## Kutipan Teks

------

Selanjutnya, Dr. Dudung Abdurrahaman, sosok jenderal akademisi dan pendukung Prabowo di saat Pilpres 2024. Prof. Muhajir Effendy, Menteri Koordinator di masa Presiden Joko Widodo, sangat humanis, sederhana dan bersahaja, dan terakhir ada Prof. Dr. Satrio Soemantri Brodjonegoro, akademisi dari Institut Teknologi Bandung, yang juga telah dilantik sebagai Menteri Pendidikan Tinggi, Sains dan Teknologi.
Melihat rekam jejak ke tujuh orang tersebut, Presiden Prabowo seolah memiliki 'teman ngopi' yang berkelas, teman diskusi yang full engine, teman curhat bermesin F135. Memang selama lima tahun terakhir Prabowo berada dalam lingkaran pemerintahan, namun tetap saja beliau membutuhkan pertimbangan dalam memahami isu-isu kompleks di luar urusan pertahanan.
Banyaknya menteri dan kementerian serta badan sepertinya juga memberikan alasan bagi kita untuk memahami mengapa Presiden Prabowo memerlukan Penasihat Khusus. Dari daftar menteri dan kementerian yang telah dilantik, Prabowo-Gibran menginginkan penanganan urusan-urusan pemerintahan dan pembangunan lebih fokus, detail dan sistematik. Bagi Presiden Prabowo, tidak menjadi masalah seberapa banyak kementerian dibentuk, asal persoalan rakyat dapat tertangani dengan baik.
Menteri-menteri bertanggung jawab langsung (directly) kepada Presiden Prabowo. Mereka dapat melaporkan setiap tugas dan progresnya sesuai arahan Presiden baik secara tersendiri maupun secara bersama-sama, dalam rapat terbatas atau rapat koordinasi. Menteri juga harus memberikan solusi, saran, pertimbangan atas persoalan yang dihadapi dalam bidang tugasnya. Akan tetapi Presiden Prabowo dalam konteks ini, tetap memerlukan second opinion dari para Penasihat Khusus sebelum mengambil keputusan. Terlebih lagi jika melihat latar belakang para menteri yang beragam, mulai dari politisi, akademisi, praktisi hingga aktivis dan mayoritas baru. Presiden Prabowo harus hati-hati, penuh pertimbangan dan tidak ingin menyakiti rakyat dengan kebijakan-kebijakannya. Ingat petikan pidato Presiden di Gedung MPR, 20 Oktober 2024 yang lalu ",....Kita harus selalu ingat setiap pemimpin dalam setiap tingkatan harus selalu ingat pekerjaan kita harus untuk rakyat. Bukan kita bekerja untuk diri kita sendiri, bukan kita bekerja untuk kerabat kita, bukan kita bekerja untuk pemimpin pemimpin kita, pemimpin yang harus bekerja untuk rakyat,....."

------

## Informasi yang Diberikan
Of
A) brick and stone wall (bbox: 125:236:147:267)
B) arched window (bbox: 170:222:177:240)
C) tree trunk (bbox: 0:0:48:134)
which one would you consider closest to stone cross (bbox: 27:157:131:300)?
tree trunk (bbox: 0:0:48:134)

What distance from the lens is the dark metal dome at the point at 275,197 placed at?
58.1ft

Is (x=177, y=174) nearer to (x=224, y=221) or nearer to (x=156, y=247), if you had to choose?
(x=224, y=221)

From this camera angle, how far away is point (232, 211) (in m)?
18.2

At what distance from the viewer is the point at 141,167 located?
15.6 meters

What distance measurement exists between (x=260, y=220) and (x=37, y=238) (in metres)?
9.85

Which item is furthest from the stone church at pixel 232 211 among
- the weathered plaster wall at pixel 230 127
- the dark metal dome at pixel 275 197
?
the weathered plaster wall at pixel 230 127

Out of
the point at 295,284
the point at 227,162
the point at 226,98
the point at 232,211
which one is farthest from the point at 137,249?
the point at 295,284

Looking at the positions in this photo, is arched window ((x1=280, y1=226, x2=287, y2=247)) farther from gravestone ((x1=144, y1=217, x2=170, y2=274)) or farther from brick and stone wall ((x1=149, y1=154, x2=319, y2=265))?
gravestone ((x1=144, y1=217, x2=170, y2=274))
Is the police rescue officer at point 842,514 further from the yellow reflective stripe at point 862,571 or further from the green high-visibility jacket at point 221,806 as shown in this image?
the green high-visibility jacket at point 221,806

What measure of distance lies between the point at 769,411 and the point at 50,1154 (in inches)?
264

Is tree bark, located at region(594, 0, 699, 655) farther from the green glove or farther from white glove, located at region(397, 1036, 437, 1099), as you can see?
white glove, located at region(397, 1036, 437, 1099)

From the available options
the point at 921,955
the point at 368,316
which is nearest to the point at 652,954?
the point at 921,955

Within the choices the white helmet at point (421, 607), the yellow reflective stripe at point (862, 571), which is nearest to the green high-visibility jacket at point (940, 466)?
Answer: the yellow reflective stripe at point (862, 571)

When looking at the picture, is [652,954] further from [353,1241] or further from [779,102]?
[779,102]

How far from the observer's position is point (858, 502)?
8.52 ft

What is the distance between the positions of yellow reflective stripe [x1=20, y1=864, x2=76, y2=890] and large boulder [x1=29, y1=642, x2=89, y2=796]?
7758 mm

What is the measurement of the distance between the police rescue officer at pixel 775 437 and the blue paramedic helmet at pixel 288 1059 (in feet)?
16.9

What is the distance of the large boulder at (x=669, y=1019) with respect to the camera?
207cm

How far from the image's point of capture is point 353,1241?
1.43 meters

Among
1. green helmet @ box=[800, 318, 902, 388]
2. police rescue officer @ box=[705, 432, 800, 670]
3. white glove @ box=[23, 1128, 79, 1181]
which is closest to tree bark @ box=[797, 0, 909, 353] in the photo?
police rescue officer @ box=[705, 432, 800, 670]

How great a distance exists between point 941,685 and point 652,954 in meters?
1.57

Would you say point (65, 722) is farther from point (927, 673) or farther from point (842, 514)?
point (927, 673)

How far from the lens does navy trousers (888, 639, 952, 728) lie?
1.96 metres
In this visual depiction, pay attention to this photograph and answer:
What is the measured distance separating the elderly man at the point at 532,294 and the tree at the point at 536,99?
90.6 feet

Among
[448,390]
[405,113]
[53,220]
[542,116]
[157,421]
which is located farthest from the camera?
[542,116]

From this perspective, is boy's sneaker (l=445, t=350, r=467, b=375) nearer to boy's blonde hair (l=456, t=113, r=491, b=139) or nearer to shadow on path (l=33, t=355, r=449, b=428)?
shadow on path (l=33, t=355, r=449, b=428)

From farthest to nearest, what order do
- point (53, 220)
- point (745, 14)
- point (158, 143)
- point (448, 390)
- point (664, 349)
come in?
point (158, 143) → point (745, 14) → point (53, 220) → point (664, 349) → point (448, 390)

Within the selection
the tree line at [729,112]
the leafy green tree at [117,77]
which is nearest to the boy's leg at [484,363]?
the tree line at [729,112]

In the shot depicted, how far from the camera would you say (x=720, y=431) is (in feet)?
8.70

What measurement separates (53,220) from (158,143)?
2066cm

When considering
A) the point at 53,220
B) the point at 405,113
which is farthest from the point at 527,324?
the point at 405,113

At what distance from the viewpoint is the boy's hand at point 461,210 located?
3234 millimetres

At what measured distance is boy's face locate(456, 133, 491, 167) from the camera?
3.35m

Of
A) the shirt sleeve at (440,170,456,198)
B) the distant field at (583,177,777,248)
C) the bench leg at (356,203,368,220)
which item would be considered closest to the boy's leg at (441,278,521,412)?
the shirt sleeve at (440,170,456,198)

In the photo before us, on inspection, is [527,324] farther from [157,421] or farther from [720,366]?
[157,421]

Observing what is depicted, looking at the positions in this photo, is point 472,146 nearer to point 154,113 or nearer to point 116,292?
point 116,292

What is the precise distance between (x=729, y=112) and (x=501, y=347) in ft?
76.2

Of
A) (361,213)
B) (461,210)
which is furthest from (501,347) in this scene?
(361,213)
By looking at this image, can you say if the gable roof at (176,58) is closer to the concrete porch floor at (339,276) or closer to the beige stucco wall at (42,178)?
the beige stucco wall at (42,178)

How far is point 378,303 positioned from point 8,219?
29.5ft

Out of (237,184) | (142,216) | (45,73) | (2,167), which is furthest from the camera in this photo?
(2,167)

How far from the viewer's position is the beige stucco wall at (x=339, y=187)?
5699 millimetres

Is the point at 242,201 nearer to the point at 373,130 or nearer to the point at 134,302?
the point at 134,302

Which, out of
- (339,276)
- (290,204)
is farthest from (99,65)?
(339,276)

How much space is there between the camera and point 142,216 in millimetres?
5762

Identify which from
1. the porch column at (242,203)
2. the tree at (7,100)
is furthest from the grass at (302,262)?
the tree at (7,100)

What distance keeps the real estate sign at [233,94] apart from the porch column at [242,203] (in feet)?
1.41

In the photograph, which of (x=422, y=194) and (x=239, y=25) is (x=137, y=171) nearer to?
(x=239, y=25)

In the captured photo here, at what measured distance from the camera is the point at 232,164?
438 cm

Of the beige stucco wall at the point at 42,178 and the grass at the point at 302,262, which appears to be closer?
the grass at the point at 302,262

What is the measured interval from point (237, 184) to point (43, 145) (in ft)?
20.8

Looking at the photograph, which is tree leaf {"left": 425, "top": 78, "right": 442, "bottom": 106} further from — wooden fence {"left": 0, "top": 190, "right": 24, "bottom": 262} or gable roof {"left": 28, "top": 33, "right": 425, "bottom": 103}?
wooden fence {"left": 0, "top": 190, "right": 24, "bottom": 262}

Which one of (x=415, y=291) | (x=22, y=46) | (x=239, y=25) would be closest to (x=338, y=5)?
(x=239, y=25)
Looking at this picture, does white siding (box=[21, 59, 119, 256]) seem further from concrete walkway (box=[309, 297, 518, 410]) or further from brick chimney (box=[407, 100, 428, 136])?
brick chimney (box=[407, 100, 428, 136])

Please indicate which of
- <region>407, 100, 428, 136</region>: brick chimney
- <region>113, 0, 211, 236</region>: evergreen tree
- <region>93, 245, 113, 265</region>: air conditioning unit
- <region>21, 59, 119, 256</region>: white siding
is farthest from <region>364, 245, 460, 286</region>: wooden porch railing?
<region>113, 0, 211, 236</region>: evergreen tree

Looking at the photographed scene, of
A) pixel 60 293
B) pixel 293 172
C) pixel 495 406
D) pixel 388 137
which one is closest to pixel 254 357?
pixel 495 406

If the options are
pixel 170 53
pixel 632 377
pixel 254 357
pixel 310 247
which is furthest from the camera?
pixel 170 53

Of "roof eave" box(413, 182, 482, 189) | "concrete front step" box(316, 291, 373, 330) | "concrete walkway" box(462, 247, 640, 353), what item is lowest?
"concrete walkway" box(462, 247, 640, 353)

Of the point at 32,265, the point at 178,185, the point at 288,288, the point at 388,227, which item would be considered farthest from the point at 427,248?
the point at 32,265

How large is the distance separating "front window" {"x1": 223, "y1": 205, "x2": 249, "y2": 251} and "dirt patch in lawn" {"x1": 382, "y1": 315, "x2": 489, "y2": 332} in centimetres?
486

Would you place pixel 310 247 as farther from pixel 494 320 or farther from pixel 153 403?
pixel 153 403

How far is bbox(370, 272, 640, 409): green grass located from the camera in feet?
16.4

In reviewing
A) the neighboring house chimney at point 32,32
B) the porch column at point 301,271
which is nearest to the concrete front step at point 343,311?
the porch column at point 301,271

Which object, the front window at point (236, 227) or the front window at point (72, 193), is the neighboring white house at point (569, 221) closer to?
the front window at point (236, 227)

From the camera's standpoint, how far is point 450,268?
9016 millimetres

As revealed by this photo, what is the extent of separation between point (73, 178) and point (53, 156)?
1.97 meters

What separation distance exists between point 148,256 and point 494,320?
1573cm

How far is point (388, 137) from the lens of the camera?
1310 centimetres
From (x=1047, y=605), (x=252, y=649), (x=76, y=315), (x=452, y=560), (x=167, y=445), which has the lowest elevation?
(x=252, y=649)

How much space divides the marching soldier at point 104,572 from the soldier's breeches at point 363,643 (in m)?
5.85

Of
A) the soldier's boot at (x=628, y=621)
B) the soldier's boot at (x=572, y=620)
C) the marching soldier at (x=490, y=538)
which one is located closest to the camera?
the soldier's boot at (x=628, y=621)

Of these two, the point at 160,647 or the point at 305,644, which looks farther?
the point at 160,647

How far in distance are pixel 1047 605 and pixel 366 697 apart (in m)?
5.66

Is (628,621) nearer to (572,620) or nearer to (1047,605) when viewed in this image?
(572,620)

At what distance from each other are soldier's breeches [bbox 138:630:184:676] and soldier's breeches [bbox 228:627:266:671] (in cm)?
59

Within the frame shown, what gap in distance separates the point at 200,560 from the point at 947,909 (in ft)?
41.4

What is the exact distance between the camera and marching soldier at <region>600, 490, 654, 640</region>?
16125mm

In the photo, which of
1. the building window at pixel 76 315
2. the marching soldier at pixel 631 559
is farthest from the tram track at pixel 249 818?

------

## Tugas A
Jawab pertanyaan berikut berdasarkan teks tentang penasihat khusus Presiden Prabowo.
(i) Dari institusi mana Prof. Dr. Satrio Soemantri Brodjonegoro berasal?
(ii) Kepada siapa para menteri bertanggung jawab langsung?
(iii) Di gedung mana dan pada tanggal berapa Presiden menyampaikan pidato yang dikutip?
## Tugas B
Cetak ulang semua isi teks tentang penasihat khusus Presiden Prabowo, mulai dari "Selanjutnya, Dr. Dudung" hingga "Sains dan Teknologi.".

## Jawaban Latihan A
(i) Institut Teknologi Bandung.
(ii) Presiden Prabowo.
(iii) Gedung MPR, 20 Oktober 2024.

## Jawaban Latihan B
Selanjutnya, Dr. Dudung Abdurrahaman, sosok jenderal akademisi dan pendukung Prabowo di saat Pilpres 2024. Prof. Muhajir Effendy, Menteri Koordinator di masa Presiden Joko Widodo, sangat humanis, sederhana dan bersahaja, dan terakhir ada Prof. Dr. Satrio Soemantri Brodjonegoro, akademisi dari Institut Teknologi Bandung, yang juga telah dilantik sebagai Menteri Pendidikan Tinggi, Sains dan Teknologi.